→ **How to complete this task**
The answer must reproduce every record exactly, with all pictures omitted.

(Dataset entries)
────────
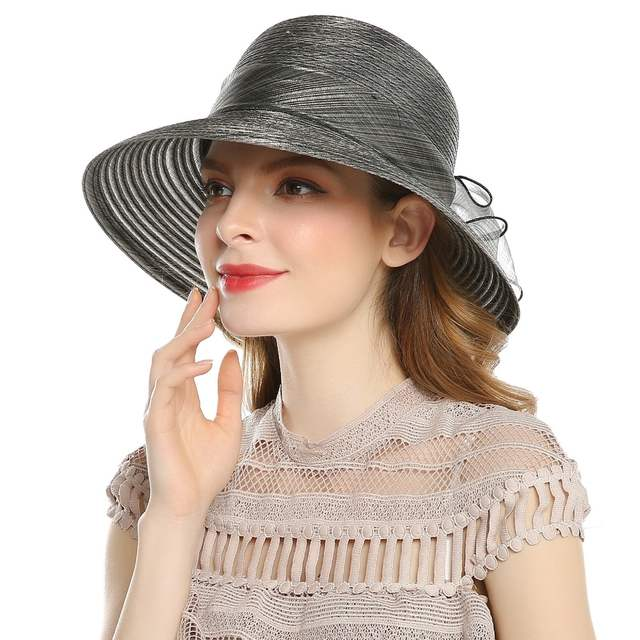 8262bba0e9f placeholder WELROG Elegant Fashion Women s Church Hats For Women Big Bow  Flower Summer Sun Protect Hat Wedding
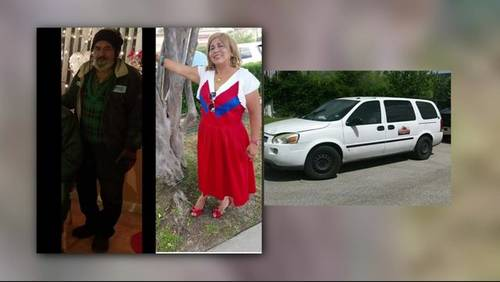 Missing Houston man's sister disappears while looking for him, family says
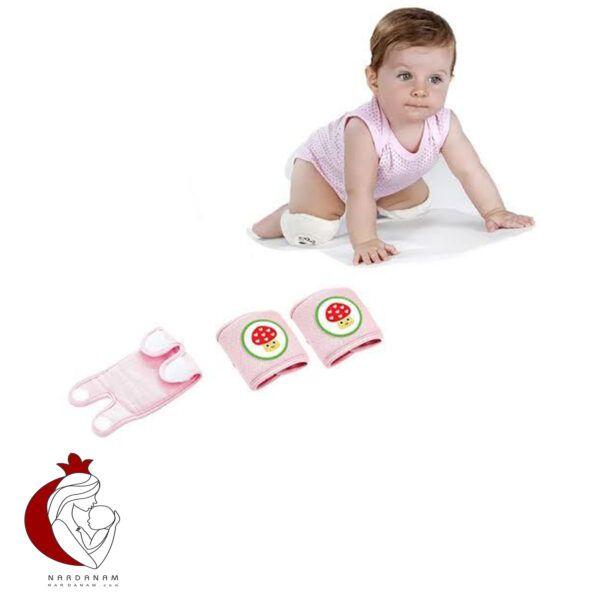 زانوبند نوزادی baby jem مناسب برای 6 ماه تا 14 ماه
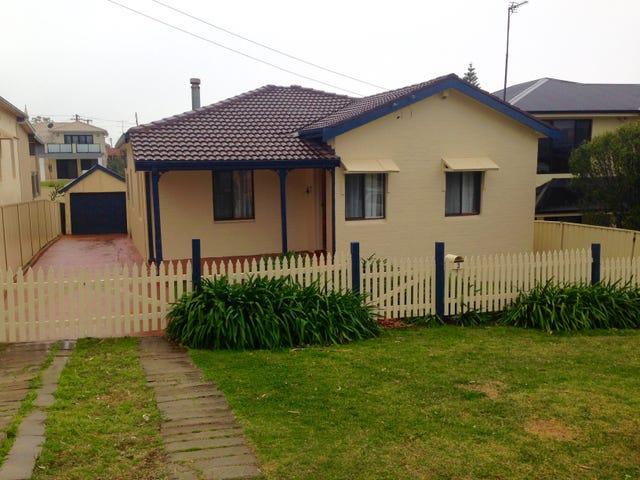 3 Bland Street, Port Kembla, NSW 2505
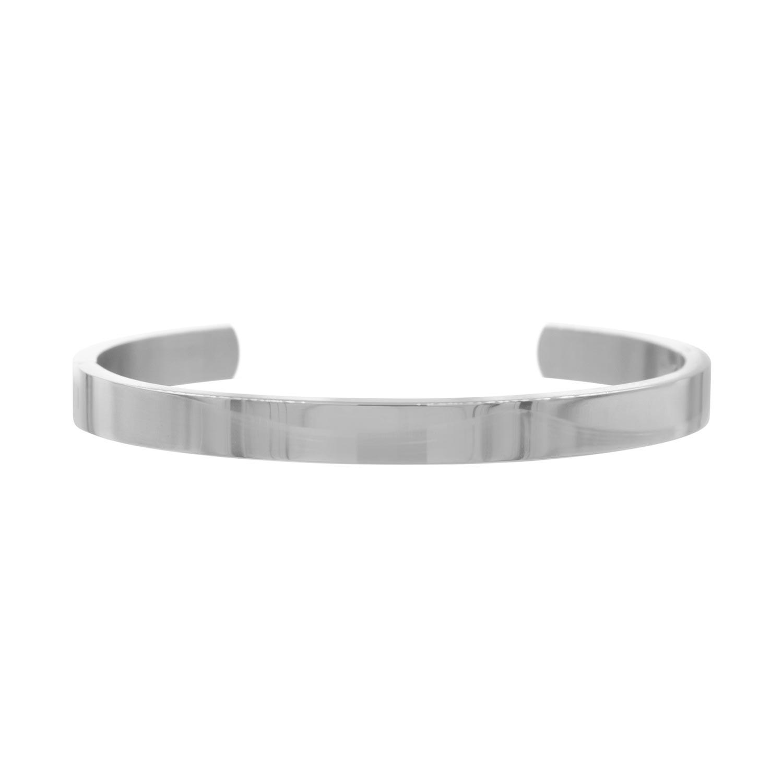 Zilveren open bangle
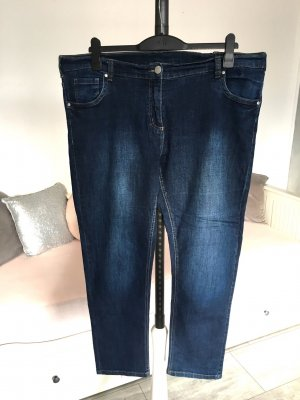 Stone Washed Jeans Gr. 50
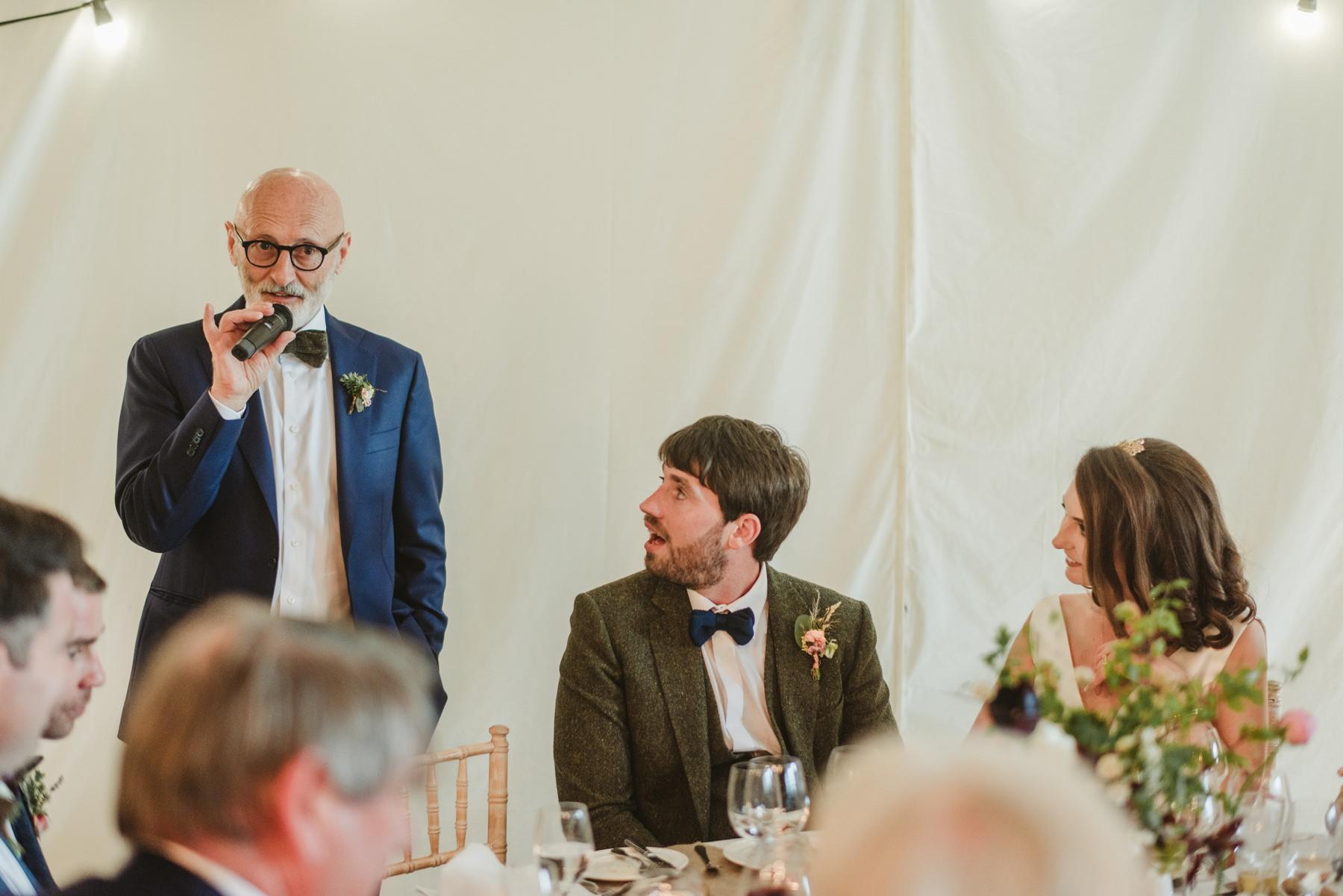 Horetown House Wedding Photographs 0112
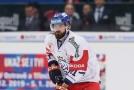 Český hokejista Tomáš Filippi.
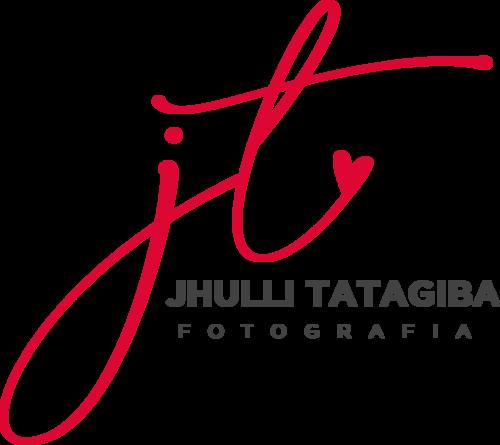 Logotipo de Jhulli Tatagiba - Fotografia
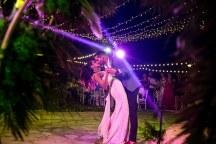 Στολισμός δεξίωσης με fairy lights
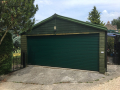 Garador Gararoll Automated roller door in Moss Green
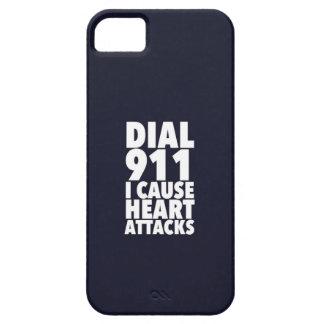 Marque 911 que causo negro iPhone 5 funda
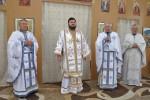 """Liturghie arhierească la biserica """"Nașterea Maicii Domnului"""" din Zalău"""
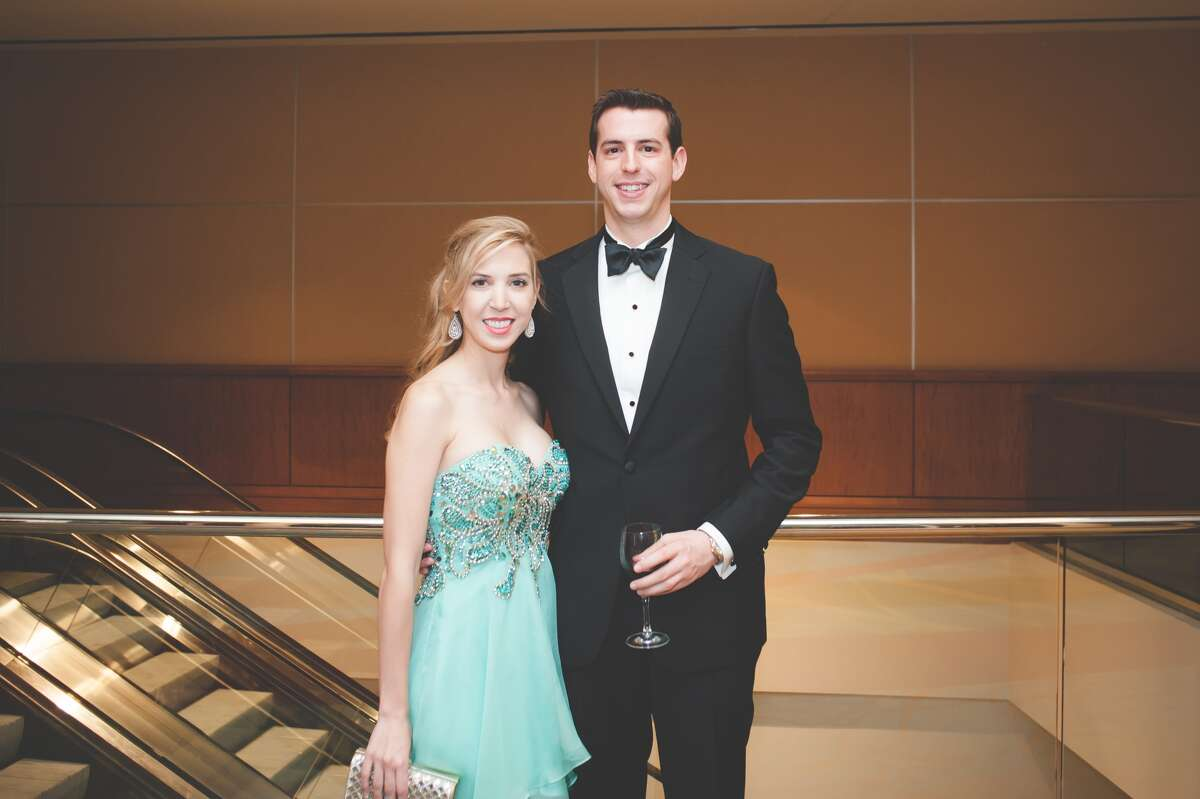 Guests at The Woodlands Waterway Marriott and Convention Center on January 30.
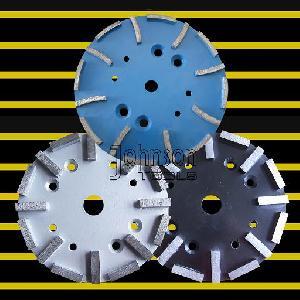 diamond grinding tool 200mm wheel concrete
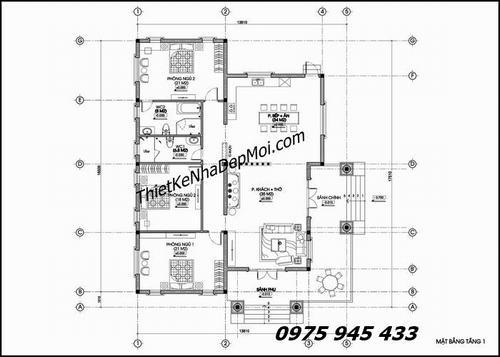 mat bang biet thu vuon - Mẫu nhà vườn cấp 4 kiểu mái thái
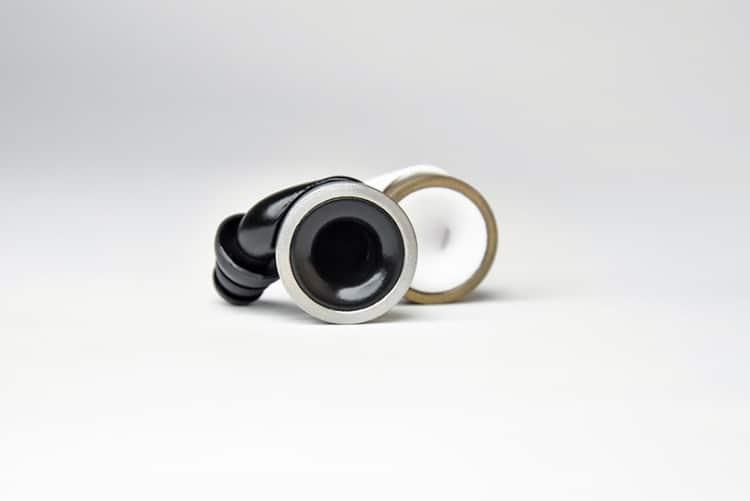 best ear plugs knops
────────
→ **Result for this exercise**
 8262bba0e9f placeholder WELROG Elegant Fashion Women s Church Hats For Women Big Bow  Flower Summer Sun Protect Hat Wedding
 Missing Houston man's sister disappears while looking for him, family says
 زانوبند نوزادی baby jem مناسب برای 6 ماه تا 14 ماه
 3 Bland Street, Port Kembla, NSW 2505
 Zilveren open bangle
 Stone Washed Jeans Gr. 50
 Horetown House Wedding Photographs 0112
 Český hokejista Tomáš Filippi.
 Logotipo de Jhulli Tatagiba - Fotografia
 Στολισμός δεξίωσης με fairy lights
 Garador Gararoll Automated roller door in Moss Green
 Marque 911 que causo negro iPhone 5 funda
 """Liturghie arhierească la biserica """"Nașterea Maicii Domnului"""" din Zalău"""
 Guests at The Woodlands Waterway Marriott and Convention Center on January 30.
 diamond grinding tool 200mm wheel concrete
 mat bang biet thu vuon - Mẫu nhà vườn cấp 4 kiểu mái thái
 best ear plugs knops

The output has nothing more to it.